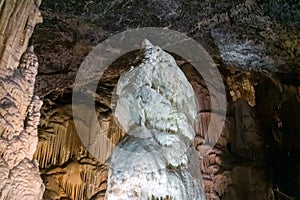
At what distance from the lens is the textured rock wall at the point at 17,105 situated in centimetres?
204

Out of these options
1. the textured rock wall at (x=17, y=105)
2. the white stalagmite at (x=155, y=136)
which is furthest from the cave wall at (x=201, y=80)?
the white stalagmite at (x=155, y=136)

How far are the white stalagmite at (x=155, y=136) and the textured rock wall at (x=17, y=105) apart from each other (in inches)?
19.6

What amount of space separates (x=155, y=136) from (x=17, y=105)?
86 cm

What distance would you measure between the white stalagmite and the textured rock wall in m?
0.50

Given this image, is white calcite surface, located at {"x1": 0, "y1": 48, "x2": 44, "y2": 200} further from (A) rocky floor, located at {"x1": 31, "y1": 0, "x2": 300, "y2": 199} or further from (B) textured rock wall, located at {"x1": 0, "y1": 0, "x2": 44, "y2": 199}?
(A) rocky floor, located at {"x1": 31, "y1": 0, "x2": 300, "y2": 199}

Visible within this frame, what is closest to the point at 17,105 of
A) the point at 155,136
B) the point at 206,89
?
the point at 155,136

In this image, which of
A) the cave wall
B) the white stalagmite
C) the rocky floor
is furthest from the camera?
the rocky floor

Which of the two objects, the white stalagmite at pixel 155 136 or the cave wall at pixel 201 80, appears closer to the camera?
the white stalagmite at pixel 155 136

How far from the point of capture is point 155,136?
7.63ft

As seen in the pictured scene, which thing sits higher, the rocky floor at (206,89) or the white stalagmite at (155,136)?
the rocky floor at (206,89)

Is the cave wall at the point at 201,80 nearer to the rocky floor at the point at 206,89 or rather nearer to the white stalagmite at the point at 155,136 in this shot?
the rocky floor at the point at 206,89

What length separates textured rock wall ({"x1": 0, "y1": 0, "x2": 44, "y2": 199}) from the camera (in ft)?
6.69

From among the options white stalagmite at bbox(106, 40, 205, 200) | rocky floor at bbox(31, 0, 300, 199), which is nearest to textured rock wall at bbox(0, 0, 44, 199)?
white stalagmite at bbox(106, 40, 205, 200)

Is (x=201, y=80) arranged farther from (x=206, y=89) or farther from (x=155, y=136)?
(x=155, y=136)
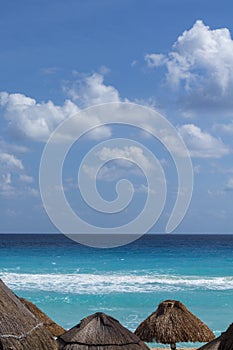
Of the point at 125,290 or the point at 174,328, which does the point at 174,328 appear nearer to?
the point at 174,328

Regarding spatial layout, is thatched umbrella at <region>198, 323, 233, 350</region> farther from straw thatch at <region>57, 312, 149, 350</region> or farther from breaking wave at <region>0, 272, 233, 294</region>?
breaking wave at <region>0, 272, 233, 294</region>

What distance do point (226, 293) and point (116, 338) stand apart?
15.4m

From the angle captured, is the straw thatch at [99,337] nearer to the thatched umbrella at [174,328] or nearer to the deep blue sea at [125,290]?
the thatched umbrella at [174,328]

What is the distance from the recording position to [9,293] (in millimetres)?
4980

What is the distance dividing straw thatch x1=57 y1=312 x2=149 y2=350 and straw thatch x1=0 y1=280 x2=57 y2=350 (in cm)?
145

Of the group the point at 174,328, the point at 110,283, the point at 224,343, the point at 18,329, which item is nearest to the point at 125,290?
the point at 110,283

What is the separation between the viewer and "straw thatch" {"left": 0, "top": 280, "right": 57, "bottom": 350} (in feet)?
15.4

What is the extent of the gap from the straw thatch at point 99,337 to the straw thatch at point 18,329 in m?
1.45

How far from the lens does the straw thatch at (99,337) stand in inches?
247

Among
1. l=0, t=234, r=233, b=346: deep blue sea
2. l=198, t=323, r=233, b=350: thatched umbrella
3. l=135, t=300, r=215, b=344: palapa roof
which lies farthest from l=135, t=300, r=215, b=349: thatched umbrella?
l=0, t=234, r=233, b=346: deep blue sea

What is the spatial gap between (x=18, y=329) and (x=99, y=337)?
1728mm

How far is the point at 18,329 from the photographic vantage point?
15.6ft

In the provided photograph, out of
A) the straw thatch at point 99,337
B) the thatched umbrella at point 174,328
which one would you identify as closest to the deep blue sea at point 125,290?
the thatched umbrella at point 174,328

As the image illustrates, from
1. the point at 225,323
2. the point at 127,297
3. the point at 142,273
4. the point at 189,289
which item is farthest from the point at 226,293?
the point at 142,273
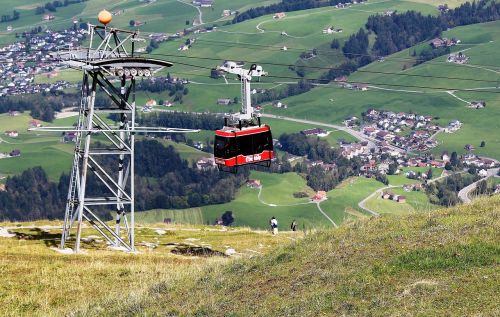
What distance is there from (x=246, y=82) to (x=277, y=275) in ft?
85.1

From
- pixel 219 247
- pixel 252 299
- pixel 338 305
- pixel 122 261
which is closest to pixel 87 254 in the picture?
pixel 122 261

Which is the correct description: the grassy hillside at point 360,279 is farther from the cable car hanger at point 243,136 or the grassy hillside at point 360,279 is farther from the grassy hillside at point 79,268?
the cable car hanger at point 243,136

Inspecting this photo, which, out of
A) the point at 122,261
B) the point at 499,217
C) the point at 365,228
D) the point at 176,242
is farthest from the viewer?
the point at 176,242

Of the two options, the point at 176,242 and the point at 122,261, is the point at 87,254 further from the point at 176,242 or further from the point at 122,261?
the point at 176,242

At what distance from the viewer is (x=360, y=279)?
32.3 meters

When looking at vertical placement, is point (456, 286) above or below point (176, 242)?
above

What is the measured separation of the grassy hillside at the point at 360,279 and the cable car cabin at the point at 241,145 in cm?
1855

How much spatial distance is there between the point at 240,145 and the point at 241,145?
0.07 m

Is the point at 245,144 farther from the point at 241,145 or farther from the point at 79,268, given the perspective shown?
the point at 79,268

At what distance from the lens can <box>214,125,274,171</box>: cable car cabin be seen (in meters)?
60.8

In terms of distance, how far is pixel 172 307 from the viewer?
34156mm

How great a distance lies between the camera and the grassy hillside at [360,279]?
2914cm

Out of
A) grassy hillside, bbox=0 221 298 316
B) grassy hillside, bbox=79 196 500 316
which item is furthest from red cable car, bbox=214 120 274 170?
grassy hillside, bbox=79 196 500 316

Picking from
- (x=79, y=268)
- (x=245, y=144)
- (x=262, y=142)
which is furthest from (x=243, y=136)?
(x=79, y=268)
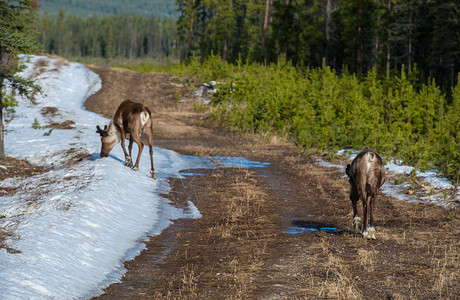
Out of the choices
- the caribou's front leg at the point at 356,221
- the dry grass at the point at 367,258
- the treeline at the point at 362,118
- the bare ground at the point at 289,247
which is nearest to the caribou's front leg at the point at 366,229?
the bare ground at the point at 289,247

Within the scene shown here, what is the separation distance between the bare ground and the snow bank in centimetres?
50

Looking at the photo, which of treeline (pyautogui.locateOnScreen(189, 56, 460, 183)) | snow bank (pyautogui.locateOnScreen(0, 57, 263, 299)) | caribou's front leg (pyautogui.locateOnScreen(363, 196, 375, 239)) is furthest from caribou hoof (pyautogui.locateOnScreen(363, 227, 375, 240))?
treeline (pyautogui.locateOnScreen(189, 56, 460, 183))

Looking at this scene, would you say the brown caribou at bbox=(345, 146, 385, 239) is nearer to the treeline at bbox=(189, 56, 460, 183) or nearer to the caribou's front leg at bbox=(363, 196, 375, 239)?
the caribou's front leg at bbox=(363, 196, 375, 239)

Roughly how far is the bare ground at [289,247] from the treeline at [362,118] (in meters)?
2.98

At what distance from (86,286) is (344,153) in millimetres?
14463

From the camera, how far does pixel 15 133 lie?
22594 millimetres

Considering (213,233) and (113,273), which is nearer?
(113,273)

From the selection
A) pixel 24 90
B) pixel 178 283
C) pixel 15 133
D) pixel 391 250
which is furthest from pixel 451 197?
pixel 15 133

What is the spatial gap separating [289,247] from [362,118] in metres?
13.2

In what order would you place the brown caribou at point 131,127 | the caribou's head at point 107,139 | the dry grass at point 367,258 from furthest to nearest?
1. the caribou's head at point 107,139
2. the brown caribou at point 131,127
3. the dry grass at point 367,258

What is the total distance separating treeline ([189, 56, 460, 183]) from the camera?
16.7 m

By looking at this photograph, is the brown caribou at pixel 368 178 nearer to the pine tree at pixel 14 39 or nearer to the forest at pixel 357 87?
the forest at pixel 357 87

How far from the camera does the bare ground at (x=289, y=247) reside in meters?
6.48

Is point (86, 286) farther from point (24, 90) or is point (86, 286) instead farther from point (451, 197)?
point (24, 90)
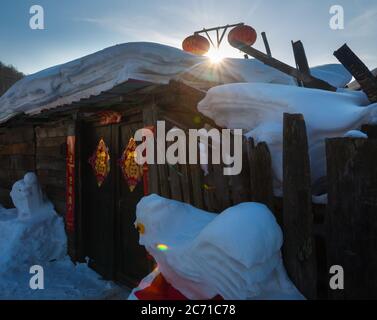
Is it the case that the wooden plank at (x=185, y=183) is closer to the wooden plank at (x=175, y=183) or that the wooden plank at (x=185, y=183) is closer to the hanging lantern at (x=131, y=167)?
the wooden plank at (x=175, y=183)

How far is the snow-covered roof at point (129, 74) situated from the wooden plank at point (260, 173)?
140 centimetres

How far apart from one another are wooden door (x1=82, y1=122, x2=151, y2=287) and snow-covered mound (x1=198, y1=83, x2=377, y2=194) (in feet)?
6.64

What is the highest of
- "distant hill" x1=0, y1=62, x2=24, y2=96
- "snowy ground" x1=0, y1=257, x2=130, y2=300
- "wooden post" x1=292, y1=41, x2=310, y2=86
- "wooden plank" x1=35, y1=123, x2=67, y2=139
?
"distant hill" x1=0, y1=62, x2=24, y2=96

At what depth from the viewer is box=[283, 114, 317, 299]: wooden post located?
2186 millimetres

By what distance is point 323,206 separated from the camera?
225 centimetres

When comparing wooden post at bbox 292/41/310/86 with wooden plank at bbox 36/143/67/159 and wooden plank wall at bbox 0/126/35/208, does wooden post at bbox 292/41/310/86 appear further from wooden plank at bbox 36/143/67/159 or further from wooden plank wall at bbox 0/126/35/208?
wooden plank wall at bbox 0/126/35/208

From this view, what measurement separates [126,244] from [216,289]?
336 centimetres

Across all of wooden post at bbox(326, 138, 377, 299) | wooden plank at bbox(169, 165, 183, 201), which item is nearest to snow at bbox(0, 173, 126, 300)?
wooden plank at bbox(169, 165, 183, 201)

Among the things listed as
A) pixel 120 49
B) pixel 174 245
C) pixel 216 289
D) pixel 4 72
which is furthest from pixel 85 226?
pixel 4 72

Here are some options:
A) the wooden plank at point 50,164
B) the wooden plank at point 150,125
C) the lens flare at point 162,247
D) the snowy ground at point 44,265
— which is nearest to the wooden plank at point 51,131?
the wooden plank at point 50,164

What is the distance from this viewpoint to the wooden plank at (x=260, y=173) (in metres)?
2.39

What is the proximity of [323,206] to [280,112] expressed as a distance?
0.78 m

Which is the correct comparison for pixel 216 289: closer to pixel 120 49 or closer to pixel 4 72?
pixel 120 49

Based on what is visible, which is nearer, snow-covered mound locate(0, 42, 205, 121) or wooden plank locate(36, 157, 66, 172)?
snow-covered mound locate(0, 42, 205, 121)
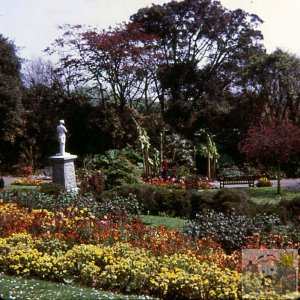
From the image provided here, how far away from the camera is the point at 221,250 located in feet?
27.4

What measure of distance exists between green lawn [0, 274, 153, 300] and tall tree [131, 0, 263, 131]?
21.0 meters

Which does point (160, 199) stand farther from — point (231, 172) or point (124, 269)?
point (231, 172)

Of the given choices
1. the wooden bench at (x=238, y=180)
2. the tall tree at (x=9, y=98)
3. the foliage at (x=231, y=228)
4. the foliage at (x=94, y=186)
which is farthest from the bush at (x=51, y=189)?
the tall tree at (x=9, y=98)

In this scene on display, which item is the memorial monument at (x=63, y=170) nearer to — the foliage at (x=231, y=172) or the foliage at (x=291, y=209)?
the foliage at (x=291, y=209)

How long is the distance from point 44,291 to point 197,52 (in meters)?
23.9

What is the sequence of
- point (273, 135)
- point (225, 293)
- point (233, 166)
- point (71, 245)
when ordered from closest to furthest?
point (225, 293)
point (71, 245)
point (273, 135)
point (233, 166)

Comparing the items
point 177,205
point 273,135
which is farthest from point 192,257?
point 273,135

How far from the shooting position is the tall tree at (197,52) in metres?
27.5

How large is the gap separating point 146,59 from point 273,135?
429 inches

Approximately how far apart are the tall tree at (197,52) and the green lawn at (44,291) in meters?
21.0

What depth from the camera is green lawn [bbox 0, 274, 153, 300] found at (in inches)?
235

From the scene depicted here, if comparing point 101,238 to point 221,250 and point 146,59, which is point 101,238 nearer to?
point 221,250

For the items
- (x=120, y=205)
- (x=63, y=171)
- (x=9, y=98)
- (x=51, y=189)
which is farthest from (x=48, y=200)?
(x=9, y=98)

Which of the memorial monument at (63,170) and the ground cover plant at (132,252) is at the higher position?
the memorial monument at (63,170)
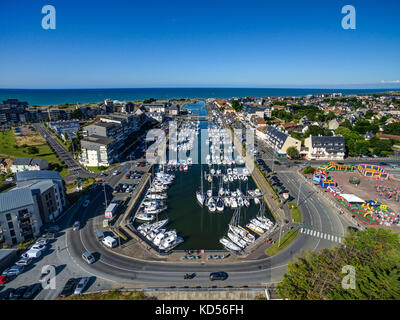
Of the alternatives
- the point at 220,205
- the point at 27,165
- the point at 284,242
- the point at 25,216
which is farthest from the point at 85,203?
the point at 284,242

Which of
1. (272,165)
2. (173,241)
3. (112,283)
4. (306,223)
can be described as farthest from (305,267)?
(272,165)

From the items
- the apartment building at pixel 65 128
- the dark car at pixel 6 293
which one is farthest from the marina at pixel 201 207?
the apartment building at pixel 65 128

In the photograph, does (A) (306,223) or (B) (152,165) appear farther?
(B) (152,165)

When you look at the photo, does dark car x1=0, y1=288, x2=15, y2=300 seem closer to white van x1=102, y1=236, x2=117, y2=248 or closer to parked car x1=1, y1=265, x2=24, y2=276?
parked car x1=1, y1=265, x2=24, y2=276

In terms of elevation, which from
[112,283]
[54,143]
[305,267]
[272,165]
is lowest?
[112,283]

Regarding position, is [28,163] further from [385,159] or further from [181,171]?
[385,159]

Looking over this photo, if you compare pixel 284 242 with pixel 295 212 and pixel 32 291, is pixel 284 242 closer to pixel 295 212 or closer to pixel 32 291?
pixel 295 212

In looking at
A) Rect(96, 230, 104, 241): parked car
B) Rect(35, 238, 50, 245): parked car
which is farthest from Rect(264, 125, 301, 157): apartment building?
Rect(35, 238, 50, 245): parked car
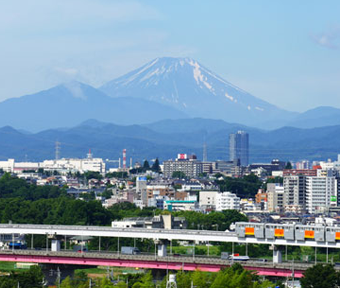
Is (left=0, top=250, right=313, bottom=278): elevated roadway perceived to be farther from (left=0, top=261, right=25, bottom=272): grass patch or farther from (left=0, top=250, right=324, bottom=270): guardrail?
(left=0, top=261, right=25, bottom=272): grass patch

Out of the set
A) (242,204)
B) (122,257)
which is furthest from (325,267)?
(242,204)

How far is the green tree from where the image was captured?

• **Поставленная задача**: Представьте в виде таблицы Markdown строки данных, начиная со строки с «What is the distance from this» и заканчивая строкой с «21.0 meters» включительно, со столбцами «Номер» (порядковый номер) и «Строка данных» (сама строка). Пустые строки и пометки о картинках в таблицу не включайте.

• **Ответ на задачу**:
| Номер | Строка данных |
|---|---|
| 1 | What is the distance from this viewpoint to the wooden plank at (x=260, y=173) (in metres)? |
| 2 | 2.39 |
| 3 | What is the proximity of [323,206] to [280,112] expressed as a distance? |
| 4 | 0.78 m |
| 5 | Which is the correct comparison for pixel 216 289: closer to pixel 120 49 or closer to pixel 4 72? |
| 6 | pixel 120 49 |
| 7 | Based on what is visible, which is nearer, snow-covered mound locate(0, 42, 205, 121) or wooden plank locate(36, 157, 66, 172)? |
| 8 | snow-covered mound locate(0, 42, 205, 121) |
| 9 | From the image provided here, how far away from the camera is the point at 221,250 located in feet? |
| 10 | 27.4 |
| 11 | What measure of distance exists between green lawn [0, 274, 153, 300] and tall tree [131, 0, 263, 131]? |
| 12 | 21.0 meters |